Because this is the town square, and like it or not, we’re all trying to be heard over the band and the fire jugglers. Chris Hayes coined the term the attention economy, and if I want my books, podcasts, or films to be found, then I have to compete in that economy. There’s a well-worn idiom in commerce—location, location, location—and social media is the location. I want my words (and maybe my name) to reach people, to stimulate thought, maybe even spark change. But I have no interest in performing myself to death. Social media is a tool. I use it with gloves.

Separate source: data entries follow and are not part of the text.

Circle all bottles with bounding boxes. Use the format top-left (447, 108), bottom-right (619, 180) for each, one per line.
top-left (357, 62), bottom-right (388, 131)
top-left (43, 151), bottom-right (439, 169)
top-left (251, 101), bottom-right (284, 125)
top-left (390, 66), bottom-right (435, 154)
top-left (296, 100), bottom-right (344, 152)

Will you argue with people online?
Argue? No. But I’ll occasionally engage in a legitimate, informed, respectful debate. I’m an opinionated bastard on occasion, but I’m also open to change—if your tools are facts and sincerity, not just dogma and ideology. I have a limited daily capacity for nonsense and prefer to spend it writing things that matter. If you want to debate, the internet is full of willing gladiators. I’m off in the woods, communing with raccoons and metaphor.
What’s your follow-back/block/mute policy?
I follow people who make my feed better. I also play the algorithm game, keeping my follower count lower than my follows, and choosing voices in echo chambers where I’d like to be heard. I’d love to follow more of you, but social media doesn’t work that way anymore—following someone doesn’t guarantee I’ll see their posts.
I rarely block or mute. If I blocked you, it was likely because of how you treated others in my space. I do mute when someone’s made it their mission to tear others down for not aligning with their personal ideology. I believe in diversity—of thought, identity, expression. I curate my space to reflect that.
If I unfollowed or didn’t follow back, it’s probably not personal. Unless you’re being weird. Then it’s entirely personal.
Are you actually a hermit?
Not in the literal sense (though remote cabins have an undeniable allure). But I’m drawn to solitude, quiet, and deep thinking. My work is what I want out in the world. My self prefers the stillness of the woods and the echoes of the mountains. Both are doing their best to coexist in this very noisy age.
Credit where credit is due: The idea for this FAQ was inspired by John Scalzi’s excellent Social Media FAQ. Highly recommended.